Viento de secano

A veces los días, además de las buganvillas sobre algunas solitarias tapias o viejos y carcomidos edificios, también asumen aires de alucinación y deseo. 

Cuando eso sucede se rompe el apetito interior ante los objetos sencillos que nos rodean. Todo parece envolverse en risa, olor  a enredadera húmeda, haciendo que hasta nuestra esencia se doblegue al dominio del suave encanto de estar vivos.  

Lo siento ahora gracias a la  memoria traviesa e inquieta, pero su murmullo como cántaro de agua, pervive y se hace voz nítida y templado sonido: un profundo dolor de muelas durante toda la noche  ha desaparecido, y parezco otra persona extraña a mí, por eso estoy ahora ante el ordenador como si fuera un ser distinto, y es que la enfermedad está la antesala de nuestra descorazonada vejez.

Cierro los ojos y la luz se hace niebla cuajada.

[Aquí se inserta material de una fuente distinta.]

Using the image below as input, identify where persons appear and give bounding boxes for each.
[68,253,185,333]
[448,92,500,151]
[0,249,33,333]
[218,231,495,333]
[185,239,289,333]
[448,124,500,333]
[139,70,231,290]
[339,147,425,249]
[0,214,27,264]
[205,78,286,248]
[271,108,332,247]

Un cante, venido de abajo, entre malicioso y poético, habla de juventud y madurez. Esos bullicios amanecen  dentro de mí como si reventaran.

Bien lo recuerdo: sobre la mesita en aquella destartalada habitación de la calle Eulalia Álvarez, en el lejano Gijón del Llano del Medio  de mis querencias furtivas, tejía versos, cosía deseos... Nadie entendió nunca la forma de crear el fuego, pero aquella obsesión ardía, era llama de un azul intenso, zarza sin consumir, esperanza suelta, exuberante y mía.

Por alguna parte, mochuelos hendidos  espiaban mis querencias, pero eran tiempos de desnudez completa. Nada nos importaba: ni el viento cruel ni la envidia, pues todo estaba en la edad en que cada corazón necesita beber cariño en cada cobijo del camino.

Por eso hay momentos difíciles de expresar. Miro  la pantalla blanca con algunas líneas negras donde aparecen los primeros esbozos de este artículo de hoy. Levanto la mirada y allí, en formol, están las dos tortugas que se han muerto de la propia muerte, es decir, de mengua.

Cuando eran pequeñitas como una hoja de laurel iban de un lado a otro de la casa en un interminable juego. En el balcón, lugar predilecto, el sol de la mañana lo inundaba todo de profunda claridad, y las dos se bañaban de luz  con un inusitado placer.

Un día, ignoro la causa, desaparecieron. Pasaron días, semanas, hasta que una noche, moviendo una mata, aparecieron secas, frías, muertas. Desde entonces están sobre la mesa donde  escribo, dentro de un frasco.

Vivimos para amar, o posiblemente amamos para vivir y para que nos quieran, pues sin ese viento ondulante de secano, el alba de nuestra existencia sería pozo hondo lleno de ausencia, soledad y miedo.

Salgo al mirador y miro la calle en la ciudad de Valencia en la que he encallado, el lugar en donde  mi vida delirada forma un remolino de armonía a pesar de ese desvarío.

En un  cercano balconcillo una voz vocaliza: “Camino de la tarde ya no va nadie, si no polvo y arena que lleva el aire”.